Shaking the carbon habit

What will it take to end our addiction to fossil fuels?

Her majesty was most certainly not amused. Before COP26 was even underway, the Queen dubbed leaders of some of the world’s most polluting nations, including Russia’s President Putin and President Xi Jinping of China – by far the biggest producer of greenhouse gases on the planet – “irritating” for failing to commit to even being there. And despite further doomsday warnings, some countries are once more accused of putting national interests before the survival of the planet. The major producers and exporters of fossil fuels remain reluctant to give up quickly the vast financial benefits that oil, coal and natural gas bring to their nations’ coffers. And while many leaders encourage increased measures to reduce global warming and cut pollution, the mixed messages and actions of governments, including the UK’s, causes confusion and gives scant encouragement to the public. Prime Minister Boris Johnson, at a Downing Street press conference with schoolchildren before the summit, said that recycling plastic was a “red herring” and that it “didn’t work”. He also cast major doubts on whether the global gathering of leaders would ultimately achieve its stated aims, saying it was “touch and go”.

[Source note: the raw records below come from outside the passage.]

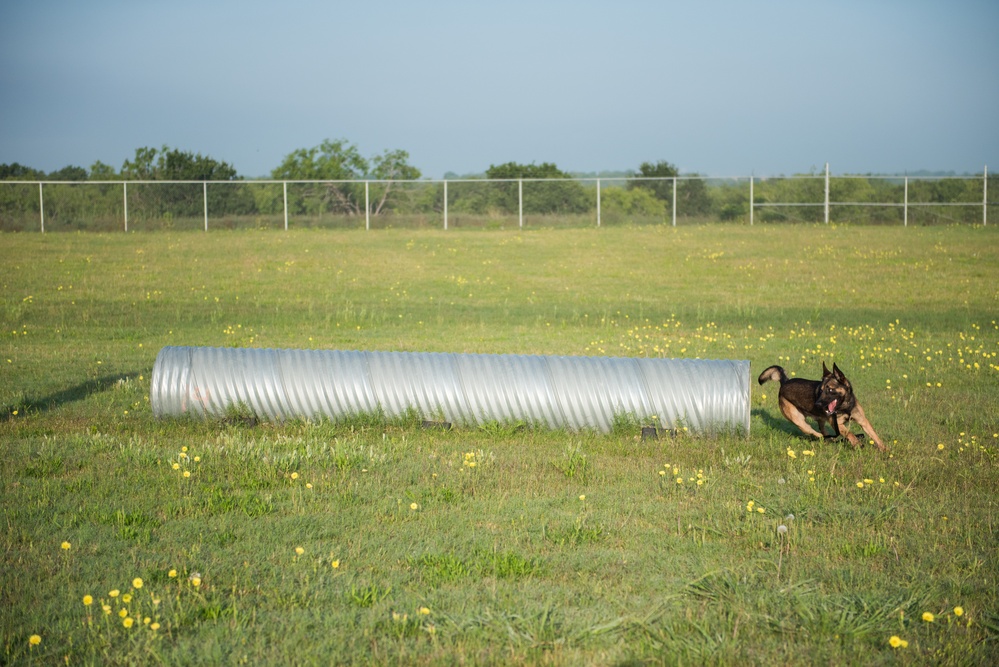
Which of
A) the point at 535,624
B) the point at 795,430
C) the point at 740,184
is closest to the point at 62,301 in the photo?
the point at 795,430

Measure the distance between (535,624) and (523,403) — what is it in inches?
179

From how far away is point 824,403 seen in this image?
325 inches

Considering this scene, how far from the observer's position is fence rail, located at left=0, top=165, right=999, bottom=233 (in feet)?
122

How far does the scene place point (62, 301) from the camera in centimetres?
2091

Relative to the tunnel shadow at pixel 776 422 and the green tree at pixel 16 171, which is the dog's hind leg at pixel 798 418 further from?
the green tree at pixel 16 171

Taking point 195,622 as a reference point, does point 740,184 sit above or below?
above

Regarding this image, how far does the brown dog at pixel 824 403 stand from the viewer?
8219mm

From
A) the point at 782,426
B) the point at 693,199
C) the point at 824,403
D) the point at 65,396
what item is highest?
the point at 693,199

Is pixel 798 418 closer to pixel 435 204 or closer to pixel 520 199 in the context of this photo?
pixel 520 199

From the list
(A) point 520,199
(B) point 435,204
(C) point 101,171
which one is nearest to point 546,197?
(A) point 520,199

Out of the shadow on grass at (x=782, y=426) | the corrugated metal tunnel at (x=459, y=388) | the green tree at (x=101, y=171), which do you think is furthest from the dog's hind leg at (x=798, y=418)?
the green tree at (x=101, y=171)

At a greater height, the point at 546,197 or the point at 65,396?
the point at 546,197

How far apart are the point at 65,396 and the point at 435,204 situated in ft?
104

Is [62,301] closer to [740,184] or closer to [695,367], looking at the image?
[695,367]
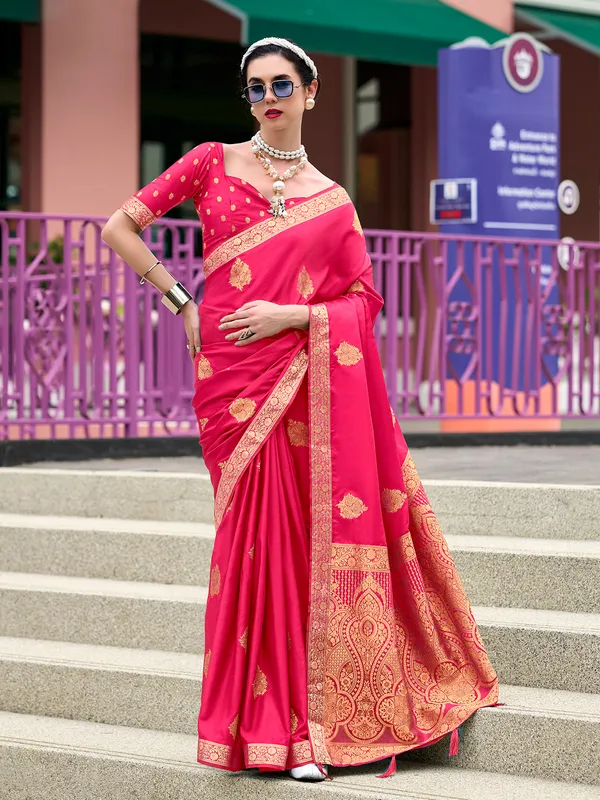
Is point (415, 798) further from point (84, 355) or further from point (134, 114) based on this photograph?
point (134, 114)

Our readers appear to share the pessimistic view of the Prime Minister, with only a combined 18% of those surveyed thinking it likely that COP26 will succeed in mitigating the worst effects of climate change, and of that total, a mere 1% thought it “very likely”. Far more, a combined 68% believe that summit success in averting climate chaos is either “not very likely”, 48%, or “not likely at all”, 20%. However, only 5% admitted to knowing “a great deal” about COP26 and just 21% said they knew “a fair amount”. Those numbers increased in Scotland where more residents of the summit’s host nation appeared to have done their COP26 homework. Most of us say we are worried about climate change and the majority reckon the main responsibility for action is down to governments and major corporations. But when we learn that our government has allowed water companies to discharge huge quantities of raw sewage into our coastal waters and rivers more than 400,000 times in the past year alone, the public is surely entitled to ask – how can that possibly be contributing to cutting pollution? Our surveys indicate that a strong majority, 65%, believe it is still possible for us to avert the worst effects of climate change, but only 7% say that current changes are sufficient. A further 5% think there is no need to take action and 15% reckon it’s already too late. If that 15% are right, then who knows how many more ultimately pointless COP summits there will be?